Re: [PATCH] blk-wbt: Avoid lock contention and thundering herd issue in wbt_wait

From: van der Linden, Frank
Date: Wed Aug 22 2018 - 12:45:00 EST

On 8/22/18 7:27 AM, Jens Axboe wrote:
> On 8/22/18 6:54 AM, Holger Hoffstätte wrote:
>> On 08/22/18 06:10, Jens Axboe wrote:
>>> [...]
>>> If you have time, please look at the 3 patches I posted earlier today.
>>> Those are for mainline, so should be OK :-)
>> I'm just playing along at home but with those 3 I get repeatable
>> hangs & writeback not starting at all, but curiously *only* on my btrfs
>> device; for inexplicable reasons some other devices with ext4/xfs flush
>> properly. Yes, that surprised me too, but it's repeatable.
>> Now this may or may not have something to do with some of my in-testing
>> patches for btrfs itself, but if I remove those 3 wbt fixes, everything
>> is golden again. Not eager to repeat since it hangs sync & requires a
>> hard reboot.. :(
>> Just thought you'd like to know.
> Thanks, that's very useful info! I'll see if I can reproduce that.
I think it might be useful to kind of give a dump of what we discussed
before this patch was sent, there was a little more than was in the

We saw hangs and heavy lock contention in the wbt code under a specific
workload, on XFS. Crash dump analysis showed the following issues:

1) wbt_done uses wake_up_all, which causes a thundering herd
2) __wbt_wait sets up a wait queue with the auto remove wake function
(via DEFINE_WAIT), which caused two problems:
* combined with the use of wake_up_all, the wait queue would
essentially be randomly reordered for tasks that did not get to run
* the waitqueue_active check in may_queue was not valid with the auto
remove function, which could lead incoming tasks with requests to
overtake existing requests

1) was fixed by using a plain wake_up
2) was fixed by keeping tasks on the queue until they could break out of
the wait loop in __wbt_wait

The random reordering, causing task starvation in __wbt_wait, was the
main problem. Simply not using the auto remove wait function, e.g.
*only* changing DEFINE_WAIT(wait) to DEFINE_WAIT_FUNC(wait,
default_wake_function), fixed the hang / task starvation issue in our
tests. But there was still more lock contention than there should be, so
we also changed wake_up_all to wake_up.

It might be useful to run your tests with only the DEFINE_WAIT change I
describe above added to the original code to see if that still has any
problems. That would give a good datapoint whether any remaining issues
are due to missed wakeups or not.

## Supplied material
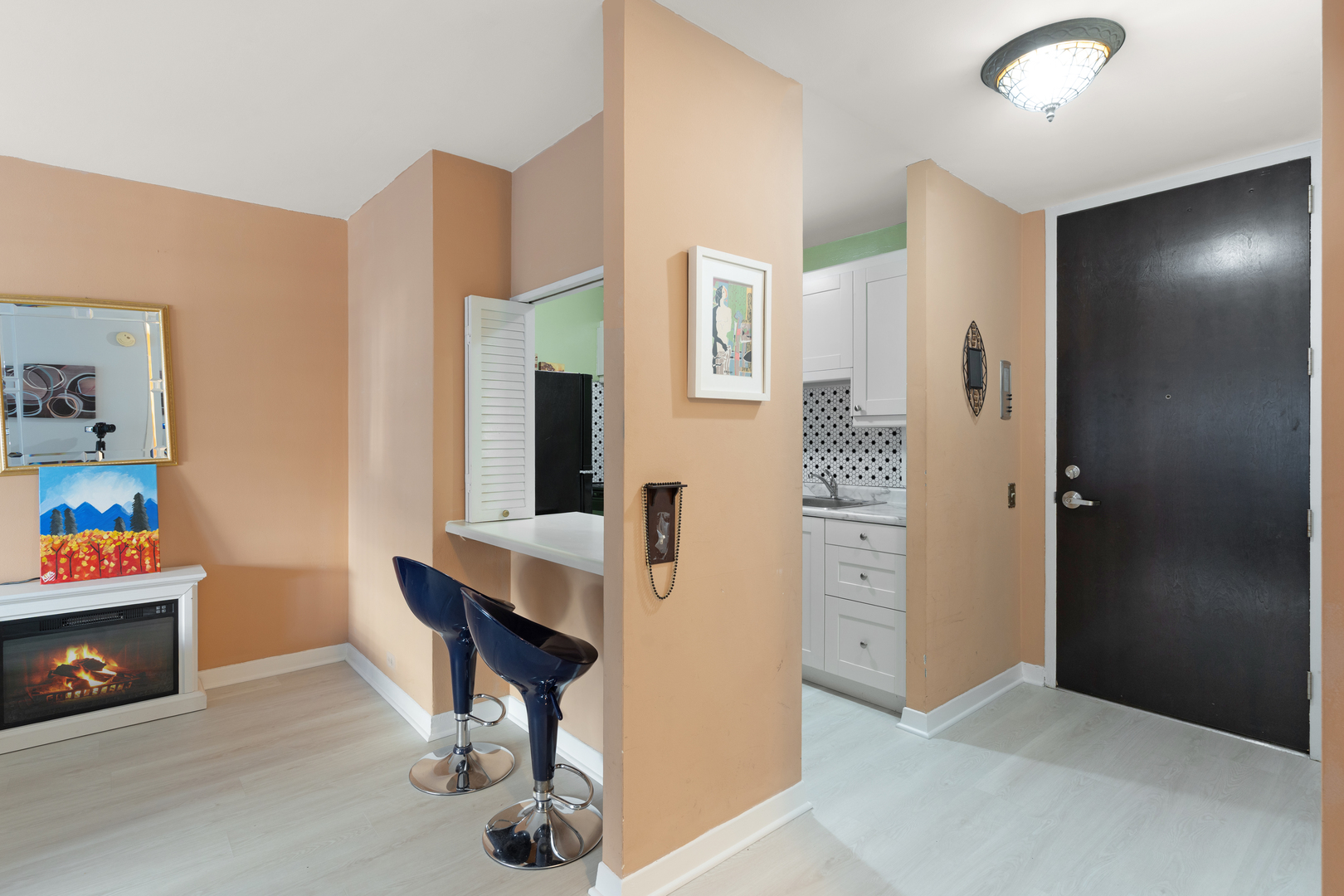 535 North Michigan Avenue, Unit 1710 Chicago, IL 60611 - Photo 5 of 17 a view of kitchen with livingroom and hardwood floor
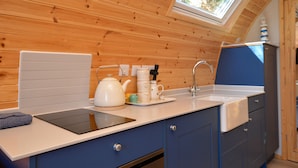 A compact kitchen with wooden walls, a skylight, a sink, and a kettle. - Luxury Glamping Escape - Hot tub - West Coast Scotland (Innellan)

## Work request 1
In the mailing list reply, what did the crash dump analysis identify as the problem fixed by switching to a plain wake_up?
## Work request 2
Revise the mailing list reply, starting at "The random reordering, causing" and ending at "wakeups or not.", so that "task starvation" is replaced with "starvation of tasks".

## Exercise output 1
The thundering herd caused by wbt_done using wake_up_all.

## Exercise output 2
The random reordering, causing starvation of tasks in __wbt_wait, was the
main problem. Simply not using the auto remove wait function, e.g.
*only* changing DEFINE_WAIT(wait) to DEFINE_WAIT_FUNC(wait,
default_wake_function), fixed the hang / starvation of tasks issue in our
tests. But there was still more lock contention than there should be, so
we also changed wake_up_all to wake_up.

It might be useful to run your tests with only the DEFINE_WAIT change I
describe above added to the original code to see if that still has any
problems. That would give a good datapoint whether any remaining issues
are due to missed wakeups or not.